Jail attack and oil pipline blazes hit Iraz
At least three Iraqis were killed and more than 60 were injured in a mortar attack on the notorious Abu Ghraib prison, US military spokesmen said today.
The attack came as Iraq was rocked by a wave of violence and apparent sabotage.
A Danish soldier was killed in a shootout with Iraqis in the south near Basra and three American soldiers were injured in separate incidents.
Two ferocious blazes raged out of control along the pipeline that exports Iraq’s oil to the north, and saboteurs blew a hole in a giant Baghdad water main, forcing engineers to cut off water to the capital.
The fires on the 600-mile pipeline stretching from northern Kirkuk to Turkey, 125 miles northeast of Baghdad, were within miles of each other.
The first began on Friday, only two days after oil exports to Turkey resumed, and the second happened on Saturday night.
Iraqi officials blamed the first blaze on saboteurs. Police Brig. Gen. Ahmed Ibrahim, the new Iraqi police commander, vowed to pursue “a group of conspirators who received money from a particular party” to blow up the pipeline. Acting Iraqi oil minister Thamer al-Ghadaban also blamed sabotage.
But US military spokesman Lt. Col. William MacDonald, of the 4th Infantry Division in Tikrit, said today that ”until it’s cooled off, nobody can say exactly what happened.”
Iraqi firefighters at the scene of the second blaze watched helplessly as smoke billowed hundred of feet into the air.

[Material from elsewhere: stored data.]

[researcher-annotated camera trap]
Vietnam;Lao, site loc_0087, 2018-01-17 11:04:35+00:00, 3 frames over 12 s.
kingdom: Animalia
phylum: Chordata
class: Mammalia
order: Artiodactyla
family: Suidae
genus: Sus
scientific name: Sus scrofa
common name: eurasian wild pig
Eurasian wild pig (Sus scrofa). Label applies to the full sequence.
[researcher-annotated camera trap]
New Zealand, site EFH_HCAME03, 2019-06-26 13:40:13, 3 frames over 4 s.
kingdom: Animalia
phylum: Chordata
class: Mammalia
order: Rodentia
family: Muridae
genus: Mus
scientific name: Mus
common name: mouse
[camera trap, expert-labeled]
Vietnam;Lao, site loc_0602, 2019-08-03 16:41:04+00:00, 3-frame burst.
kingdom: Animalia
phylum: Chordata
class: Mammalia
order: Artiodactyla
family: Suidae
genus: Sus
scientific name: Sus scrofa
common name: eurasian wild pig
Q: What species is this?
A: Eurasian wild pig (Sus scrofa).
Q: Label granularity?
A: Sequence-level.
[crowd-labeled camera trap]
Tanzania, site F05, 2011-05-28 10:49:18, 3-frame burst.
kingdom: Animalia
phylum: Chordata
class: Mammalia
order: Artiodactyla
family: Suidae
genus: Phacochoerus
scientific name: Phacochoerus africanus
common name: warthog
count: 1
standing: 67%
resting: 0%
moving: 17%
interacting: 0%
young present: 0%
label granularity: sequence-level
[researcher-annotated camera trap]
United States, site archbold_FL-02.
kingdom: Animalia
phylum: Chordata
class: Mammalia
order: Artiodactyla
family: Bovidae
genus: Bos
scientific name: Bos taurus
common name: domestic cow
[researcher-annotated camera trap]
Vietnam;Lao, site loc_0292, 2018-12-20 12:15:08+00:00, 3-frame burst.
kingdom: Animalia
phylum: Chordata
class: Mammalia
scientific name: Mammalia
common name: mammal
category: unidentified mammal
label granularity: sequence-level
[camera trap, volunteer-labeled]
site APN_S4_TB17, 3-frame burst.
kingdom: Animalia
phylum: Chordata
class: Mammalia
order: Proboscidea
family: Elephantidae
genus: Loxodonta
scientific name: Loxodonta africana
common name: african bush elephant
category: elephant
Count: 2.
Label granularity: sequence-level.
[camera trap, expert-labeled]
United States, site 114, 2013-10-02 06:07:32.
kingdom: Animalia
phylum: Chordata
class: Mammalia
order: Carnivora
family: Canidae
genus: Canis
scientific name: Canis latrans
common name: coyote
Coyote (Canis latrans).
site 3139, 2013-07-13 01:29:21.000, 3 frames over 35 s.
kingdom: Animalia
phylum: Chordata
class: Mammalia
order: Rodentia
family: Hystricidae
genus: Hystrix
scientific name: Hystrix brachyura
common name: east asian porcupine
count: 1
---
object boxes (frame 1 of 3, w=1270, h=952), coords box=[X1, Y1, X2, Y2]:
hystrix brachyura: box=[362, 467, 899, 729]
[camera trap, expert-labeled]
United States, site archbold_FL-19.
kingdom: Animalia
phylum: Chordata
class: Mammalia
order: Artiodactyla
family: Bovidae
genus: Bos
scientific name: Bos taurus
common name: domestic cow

Supervisor Abdul Khaliq Akrum Fatah said for two fires to break out in such a short stretch of pipeline “is unheard of and very mysterious.”
In northern Baghdad, an explosion blew a gaping hole in a water main with a five foot diameter early Sunday, flooding streets and forcing engineers to cut off water to all of Baghdad.
Witnesses said they saw two men on a motorbike leaving a bag of explosives and detonating it minutes later.
“It was an act of sabotage,” said Majid Noufel, an engineer with the Baghdad water company. “We’ve had to stop pumping water to the whole city so we can fix the damage.”
The Danish army reported one of its soldiers died from a gunshot after stopping a truck of Iraqis on Saturday near Basra. The soldier was the first Dane killed since Denmark sent about 400 soldiers this summer to join the stabilization force around Basra.
Two Iraqis died in the shootout, one was wounded and six were arrested, the Danish army command said in Denmark.
US military spokesman Spc. Anthony Reinoso said someone fired two mortar rounds at the Abu Ghraib prison on Saturday night, killing three Iraqis and wounding 61.
He did not know whether the casualties were guards or prisoners, or who was behind the attack.
Two US soldiers were shot on Saturday coming out of a Baghdad restaurant, but were able to drive themselves to a medical facility for treatment.
An American soldier was wounded by shrapnel on Saturday when a patrol of Abrams tanks, armoured personnel carriers and Humvees was ambushed near Baqouba, 45 miles northeast of Baghdad.
The attackers detonated a roadside bomb made of four 155mm artillery shells, then opened fire with rocket-propelled grenades and automatic weapons, said Capt. Jon Casey of the 4th Infantry Division, who was on the patrol.
“We engaged them with our own automatic weapons and called in helicopter support,” he said. “We had no further contact and secured the area.”
Further north in Mosul, the police chief survived an assassination attempt, taking two bullets to the leg,. Two people, apparently bodyguards, were killed and 14 were wounded.
Al-Ghadaban said it would take several days to get the export pipeline working again.